REPORT ON INVESTMENT PANEL ACTIVITY

Minutes:

The Assistant Investments Manager presented the report.

 

Liability Management

 

He reminded Members that the aim was to put a framework in place to manage the mismatch between the changes in the value of assets and liabilities over time, thus allowing the Fund to minimise funding level volatility and stabilise employer contribution rates more effectively. In June the Committee had requested the Panel reviewed the range of investment options available to more effectively manage liability risks, how they could be implemented and the cost. The Panel had taken two decisions as noted at 4.2 a) and 4.2 b). The interim step recommended in 4.2 a) would be beneficial irrespective of whether the full proposal was eventually implemented, and would not reduce the expected return on assets.

 

Rebalancing policy

 

The policy of the Fund is to rebalance the portfolio back to the target allocations after market movements cause allocations to vary by a certain amount.
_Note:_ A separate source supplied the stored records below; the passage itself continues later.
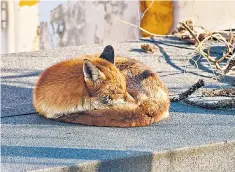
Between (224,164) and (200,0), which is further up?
(200,0)

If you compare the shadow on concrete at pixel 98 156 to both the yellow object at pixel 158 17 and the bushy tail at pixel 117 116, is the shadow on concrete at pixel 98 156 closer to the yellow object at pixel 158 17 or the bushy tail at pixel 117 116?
the bushy tail at pixel 117 116

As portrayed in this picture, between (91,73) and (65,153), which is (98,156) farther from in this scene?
(91,73)

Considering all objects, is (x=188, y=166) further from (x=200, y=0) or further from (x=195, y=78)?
(x=200, y=0)

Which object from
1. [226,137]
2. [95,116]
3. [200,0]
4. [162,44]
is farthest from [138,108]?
[200,0]

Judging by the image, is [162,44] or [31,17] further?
[31,17]

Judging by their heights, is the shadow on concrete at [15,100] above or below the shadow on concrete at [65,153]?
below

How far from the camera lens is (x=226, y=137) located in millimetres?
4434

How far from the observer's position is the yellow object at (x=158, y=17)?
8.77 metres

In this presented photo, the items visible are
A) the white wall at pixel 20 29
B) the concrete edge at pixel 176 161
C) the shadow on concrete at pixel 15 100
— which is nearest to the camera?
the concrete edge at pixel 176 161

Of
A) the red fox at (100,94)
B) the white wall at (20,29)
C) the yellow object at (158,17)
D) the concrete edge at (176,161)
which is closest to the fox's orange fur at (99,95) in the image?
the red fox at (100,94)

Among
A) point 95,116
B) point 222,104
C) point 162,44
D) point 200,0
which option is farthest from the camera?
point 200,0

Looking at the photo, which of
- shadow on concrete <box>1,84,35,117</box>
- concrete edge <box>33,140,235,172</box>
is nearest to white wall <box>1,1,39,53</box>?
shadow on concrete <box>1,84,35,117</box>

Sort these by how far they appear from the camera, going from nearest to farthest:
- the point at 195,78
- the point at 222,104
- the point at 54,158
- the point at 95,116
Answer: the point at 54,158 → the point at 95,116 → the point at 222,104 → the point at 195,78

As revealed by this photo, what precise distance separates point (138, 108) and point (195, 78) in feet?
5.31
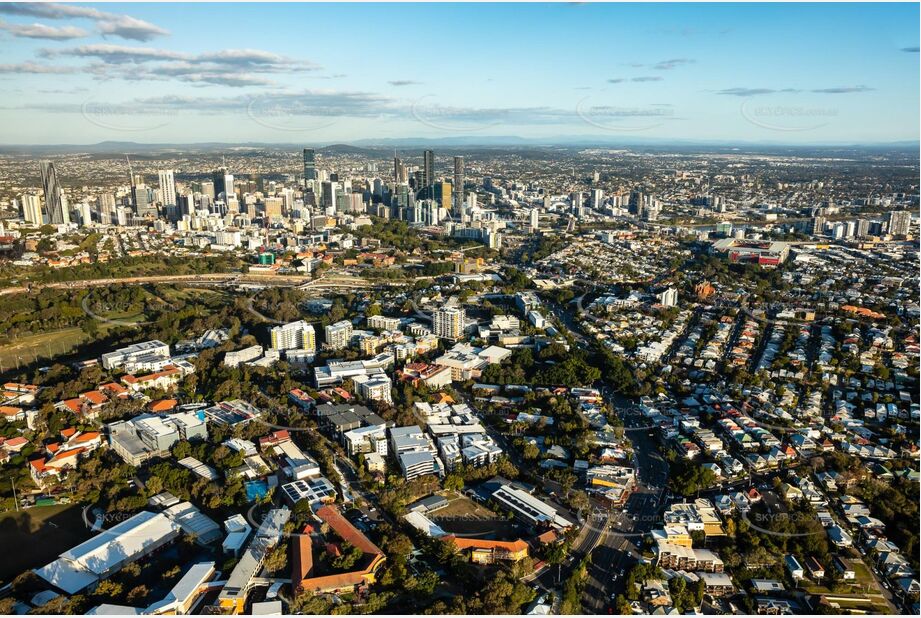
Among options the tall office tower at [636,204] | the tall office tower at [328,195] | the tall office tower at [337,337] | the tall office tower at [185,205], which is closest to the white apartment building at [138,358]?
the tall office tower at [337,337]

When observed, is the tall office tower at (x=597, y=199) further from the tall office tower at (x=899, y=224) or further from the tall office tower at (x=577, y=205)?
the tall office tower at (x=899, y=224)

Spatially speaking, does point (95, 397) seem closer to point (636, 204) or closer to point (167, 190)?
point (167, 190)

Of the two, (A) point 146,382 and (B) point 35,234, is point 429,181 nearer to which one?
(B) point 35,234

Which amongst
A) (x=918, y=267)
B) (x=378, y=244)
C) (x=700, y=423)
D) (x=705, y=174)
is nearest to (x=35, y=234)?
A: (x=378, y=244)

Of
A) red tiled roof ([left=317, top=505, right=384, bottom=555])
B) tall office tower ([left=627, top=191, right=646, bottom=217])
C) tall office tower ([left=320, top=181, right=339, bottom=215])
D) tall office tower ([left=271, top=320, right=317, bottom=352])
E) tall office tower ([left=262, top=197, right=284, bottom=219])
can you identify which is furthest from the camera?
tall office tower ([left=627, top=191, right=646, bottom=217])

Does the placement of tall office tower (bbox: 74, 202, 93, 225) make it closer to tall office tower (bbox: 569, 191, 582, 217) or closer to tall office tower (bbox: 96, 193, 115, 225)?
tall office tower (bbox: 96, 193, 115, 225)

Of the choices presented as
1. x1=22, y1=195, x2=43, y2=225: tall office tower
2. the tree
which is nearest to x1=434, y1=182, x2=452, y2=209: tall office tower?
x1=22, y1=195, x2=43, y2=225: tall office tower
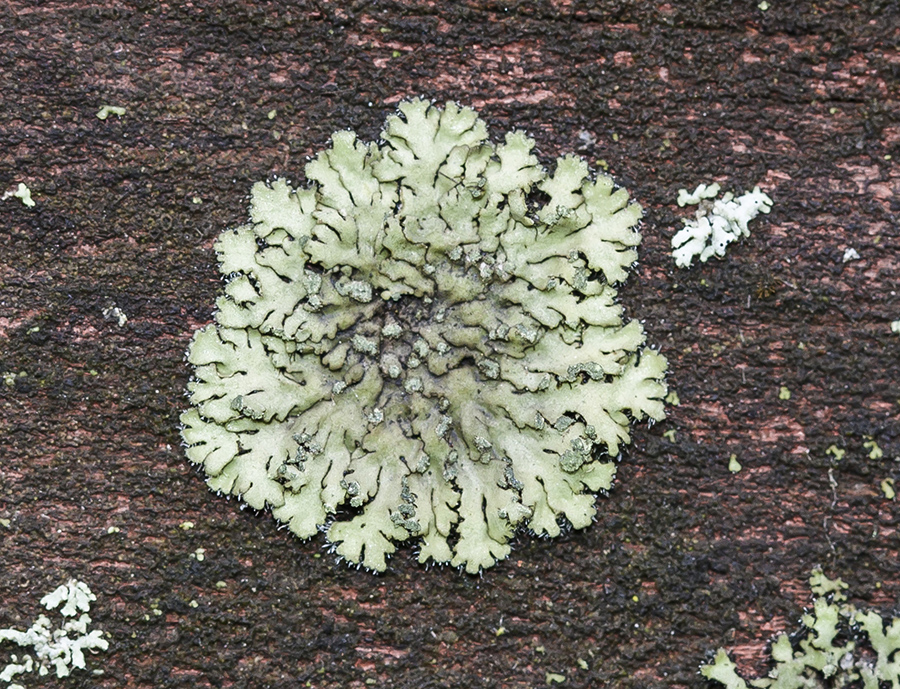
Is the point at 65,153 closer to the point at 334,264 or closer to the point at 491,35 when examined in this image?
the point at 334,264

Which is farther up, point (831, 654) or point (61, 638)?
point (831, 654)

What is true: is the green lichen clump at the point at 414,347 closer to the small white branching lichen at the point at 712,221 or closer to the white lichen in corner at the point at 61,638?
the small white branching lichen at the point at 712,221

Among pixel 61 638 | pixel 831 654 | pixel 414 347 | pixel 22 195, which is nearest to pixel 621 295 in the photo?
pixel 414 347

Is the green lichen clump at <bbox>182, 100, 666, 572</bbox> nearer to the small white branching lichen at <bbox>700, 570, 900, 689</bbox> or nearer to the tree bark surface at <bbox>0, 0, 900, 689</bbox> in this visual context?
the tree bark surface at <bbox>0, 0, 900, 689</bbox>

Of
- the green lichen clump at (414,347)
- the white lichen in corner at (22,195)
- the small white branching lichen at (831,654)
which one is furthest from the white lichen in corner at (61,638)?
the small white branching lichen at (831,654)

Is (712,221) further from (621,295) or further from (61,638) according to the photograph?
(61,638)

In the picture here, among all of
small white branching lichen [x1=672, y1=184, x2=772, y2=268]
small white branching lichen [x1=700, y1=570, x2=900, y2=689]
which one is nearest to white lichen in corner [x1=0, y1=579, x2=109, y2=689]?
Answer: small white branching lichen [x1=700, y1=570, x2=900, y2=689]

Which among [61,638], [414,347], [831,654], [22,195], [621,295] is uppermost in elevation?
[22,195]
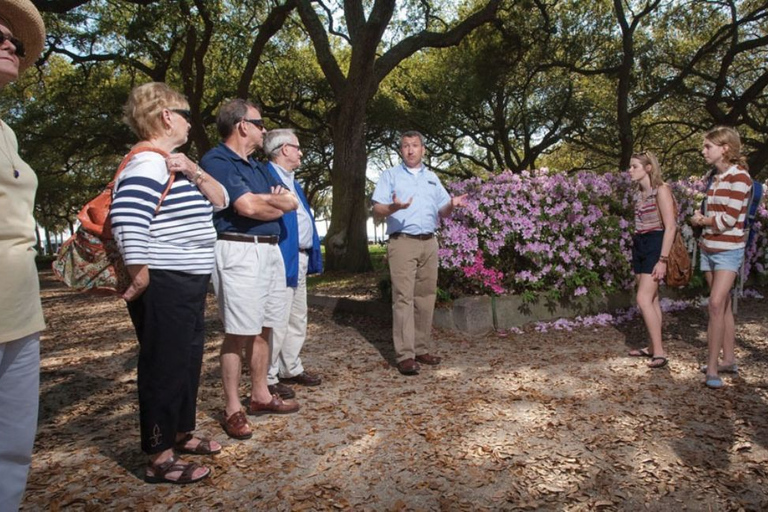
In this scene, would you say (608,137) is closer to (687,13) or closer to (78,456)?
(687,13)

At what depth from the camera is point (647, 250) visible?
17.0 ft

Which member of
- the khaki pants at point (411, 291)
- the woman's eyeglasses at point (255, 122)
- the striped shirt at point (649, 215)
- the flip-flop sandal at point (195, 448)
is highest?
the woman's eyeglasses at point (255, 122)

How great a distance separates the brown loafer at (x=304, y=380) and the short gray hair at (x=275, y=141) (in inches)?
78.0

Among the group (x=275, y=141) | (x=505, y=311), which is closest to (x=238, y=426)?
(x=275, y=141)

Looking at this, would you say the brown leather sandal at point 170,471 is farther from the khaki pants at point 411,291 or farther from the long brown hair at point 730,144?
the long brown hair at point 730,144

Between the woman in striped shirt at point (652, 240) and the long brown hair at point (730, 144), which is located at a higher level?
the long brown hair at point (730, 144)

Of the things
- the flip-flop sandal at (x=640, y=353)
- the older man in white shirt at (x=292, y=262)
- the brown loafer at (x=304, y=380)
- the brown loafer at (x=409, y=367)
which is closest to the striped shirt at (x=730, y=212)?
the flip-flop sandal at (x=640, y=353)

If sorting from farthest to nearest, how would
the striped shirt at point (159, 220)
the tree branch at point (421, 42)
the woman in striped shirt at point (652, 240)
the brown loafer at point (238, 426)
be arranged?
1. the tree branch at point (421, 42)
2. the woman in striped shirt at point (652, 240)
3. the brown loafer at point (238, 426)
4. the striped shirt at point (159, 220)

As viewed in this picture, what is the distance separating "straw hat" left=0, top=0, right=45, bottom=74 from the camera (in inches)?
77.4

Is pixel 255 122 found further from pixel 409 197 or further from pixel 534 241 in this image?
pixel 534 241

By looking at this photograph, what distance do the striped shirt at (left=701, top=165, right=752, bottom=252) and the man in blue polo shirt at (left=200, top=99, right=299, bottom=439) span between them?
3.49m

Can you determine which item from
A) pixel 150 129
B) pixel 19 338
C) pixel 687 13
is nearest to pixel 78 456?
pixel 19 338

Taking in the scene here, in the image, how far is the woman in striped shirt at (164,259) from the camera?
2.74 metres

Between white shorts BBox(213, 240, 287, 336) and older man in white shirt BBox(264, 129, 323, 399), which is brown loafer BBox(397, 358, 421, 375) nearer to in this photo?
older man in white shirt BBox(264, 129, 323, 399)
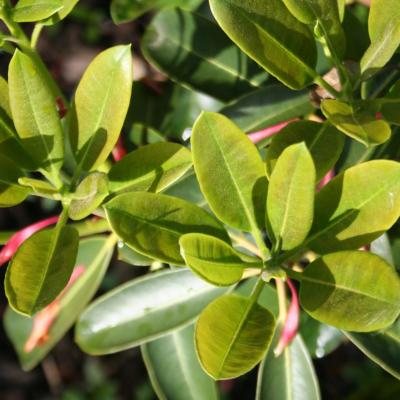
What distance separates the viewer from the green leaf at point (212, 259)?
0.80m

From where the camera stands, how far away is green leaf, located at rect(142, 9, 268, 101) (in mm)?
1327

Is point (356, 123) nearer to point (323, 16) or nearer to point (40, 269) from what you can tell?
point (323, 16)

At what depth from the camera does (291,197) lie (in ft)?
2.72

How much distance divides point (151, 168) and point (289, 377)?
0.54m

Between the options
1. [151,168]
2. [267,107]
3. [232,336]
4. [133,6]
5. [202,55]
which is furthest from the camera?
[133,6]

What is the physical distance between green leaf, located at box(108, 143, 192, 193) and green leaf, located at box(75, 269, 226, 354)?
340 mm

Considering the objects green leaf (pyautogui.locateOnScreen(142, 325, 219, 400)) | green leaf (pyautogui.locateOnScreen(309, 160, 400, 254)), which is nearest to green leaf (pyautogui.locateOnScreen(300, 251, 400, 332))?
green leaf (pyautogui.locateOnScreen(309, 160, 400, 254))

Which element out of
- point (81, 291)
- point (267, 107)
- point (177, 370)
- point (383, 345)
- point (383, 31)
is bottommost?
point (177, 370)

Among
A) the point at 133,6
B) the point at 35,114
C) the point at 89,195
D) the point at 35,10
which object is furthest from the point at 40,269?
the point at 133,6

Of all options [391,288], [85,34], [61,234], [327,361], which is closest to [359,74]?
[391,288]

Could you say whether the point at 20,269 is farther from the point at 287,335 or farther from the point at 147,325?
the point at 287,335

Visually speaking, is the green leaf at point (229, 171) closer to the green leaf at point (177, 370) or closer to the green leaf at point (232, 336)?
the green leaf at point (232, 336)

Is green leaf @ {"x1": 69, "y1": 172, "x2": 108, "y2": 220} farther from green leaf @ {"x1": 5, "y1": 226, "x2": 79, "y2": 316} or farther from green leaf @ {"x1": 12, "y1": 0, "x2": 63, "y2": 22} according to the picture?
green leaf @ {"x1": 12, "y1": 0, "x2": 63, "y2": 22}

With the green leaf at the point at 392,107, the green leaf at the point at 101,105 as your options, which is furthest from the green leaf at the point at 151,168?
the green leaf at the point at 392,107
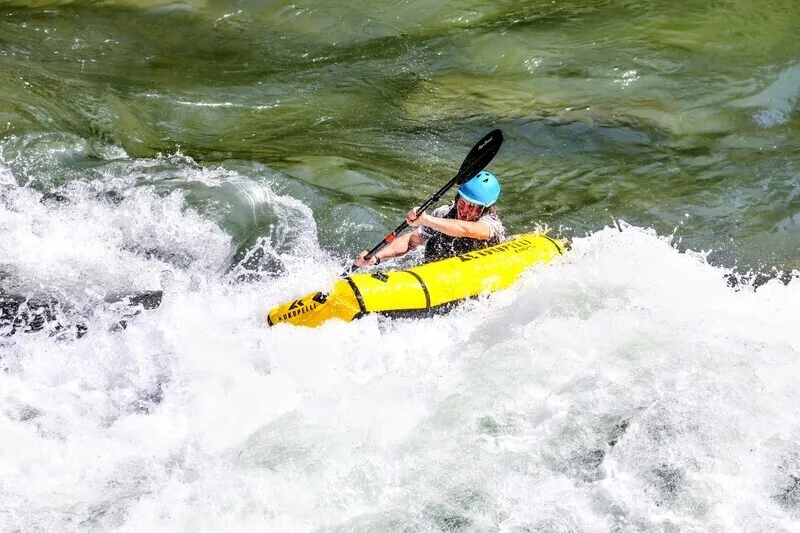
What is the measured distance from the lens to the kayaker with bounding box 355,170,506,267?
242 inches

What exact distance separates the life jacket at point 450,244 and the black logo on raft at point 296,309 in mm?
1237

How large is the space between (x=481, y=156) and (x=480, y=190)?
0.25 metres

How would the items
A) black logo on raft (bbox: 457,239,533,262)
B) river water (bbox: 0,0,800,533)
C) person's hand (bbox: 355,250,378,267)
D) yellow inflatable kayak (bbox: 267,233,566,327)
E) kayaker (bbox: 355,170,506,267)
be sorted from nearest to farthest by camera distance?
river water (bbox: 0,0,800,533) < yellow inflatable kayak (bbox: 267,233,566,327) < black logo on raft (bbox: 457,239,533,262) < kayaker (bbox: 355,170,506,267) < person's hand (bbox: 355,250,378,267)

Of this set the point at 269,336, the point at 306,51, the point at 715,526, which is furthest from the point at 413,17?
the point at 715,526

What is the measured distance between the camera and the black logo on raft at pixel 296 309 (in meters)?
5.59

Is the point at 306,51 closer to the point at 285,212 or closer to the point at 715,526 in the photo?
the point at 285,212

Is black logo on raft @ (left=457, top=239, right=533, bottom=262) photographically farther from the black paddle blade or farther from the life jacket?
the black paddle blade

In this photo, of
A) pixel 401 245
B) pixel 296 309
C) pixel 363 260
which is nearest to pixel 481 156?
pixel 401 245

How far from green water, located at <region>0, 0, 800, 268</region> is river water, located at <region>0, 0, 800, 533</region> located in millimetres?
33

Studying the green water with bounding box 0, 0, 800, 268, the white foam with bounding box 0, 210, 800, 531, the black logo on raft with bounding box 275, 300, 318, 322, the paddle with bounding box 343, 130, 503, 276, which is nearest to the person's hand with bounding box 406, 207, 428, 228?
the paddle with bounding box 343, 130, 503, 276

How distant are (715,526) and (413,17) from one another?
7.15 m

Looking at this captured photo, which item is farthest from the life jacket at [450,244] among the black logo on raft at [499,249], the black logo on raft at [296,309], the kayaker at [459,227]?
the black logo on raft at [296,309]

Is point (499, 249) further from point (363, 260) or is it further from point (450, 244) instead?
point (363, 260)

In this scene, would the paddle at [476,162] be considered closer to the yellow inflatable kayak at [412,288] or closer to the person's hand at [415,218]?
the person's hand at [415,218]
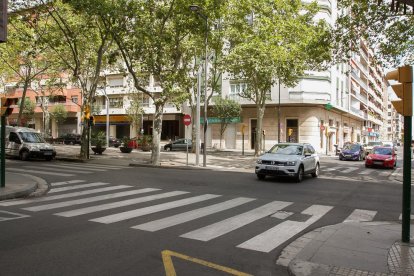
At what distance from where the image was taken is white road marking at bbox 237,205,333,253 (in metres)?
5.71

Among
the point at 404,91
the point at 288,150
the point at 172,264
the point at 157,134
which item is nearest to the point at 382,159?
the point at 288,150

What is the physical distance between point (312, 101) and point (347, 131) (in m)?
20.3

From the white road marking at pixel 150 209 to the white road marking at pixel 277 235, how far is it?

Rebalancing is important because it ensures that the Fund is invested in accordance with strategic asset allocations. It can also add value over time as it forces selling of relatively expensive assets and the purchasing of relatively cheaper assets. The Committee was invited to agree the recommended changes to the rebalancing policy as set out in 4.3 a) of the report.

 

A Member expressed concern about the potential for overtrading. He was unable to find information in the papers about how often illiquid assets would be rebalanced. The Investments Manager referred to line 7 of the table on page 171 of the agenda. Mr Turner said that he did not think overtrading would take place; he considered that the proposed new policy would establish a much clearer framework for decision making. The Member requested that the Investment Panel should monitor trading frequency. Mr Turner suggested that the main issue would be ensuring that the Fund was close to the target allocation of some asset classes, which depended on the draw-down period and whether the manager had called on all the capital that the Fund had committed. The Fund might also find that it was below a target allocation, because the value of other assets had risen, in which case it would a question of catching up, rather than rebalancing back.

 

The Investments Manager said that it was proposed that a workshop on the funding strategy should be combined with a workshop on the concept of liability-driven investment (LDI), after which Mercer would draft a framework to be considered by the Panel before it came to Committee. The LDI strategy should be considered as part of the valuation debate.

 

RESOLVED:

 

  1. To agree the recommendation to increase the benchmark allocation and allocation range to index-linked gilts as at paragraph 4.2 a) of the report, to better match liabilities.

 

  1. To note the decision by the Panel to prepare a framework to more effectively use the investment assets to match the liabilities, as set out in paragraph 4.2 b) of the report.

 

  1. (insertion authorised by the Committee, as reported in Minute 59 of the meeting of 9th December 2016:) To agree the recommendation to adopt the proposed rebalancing policy as at 4.3 a).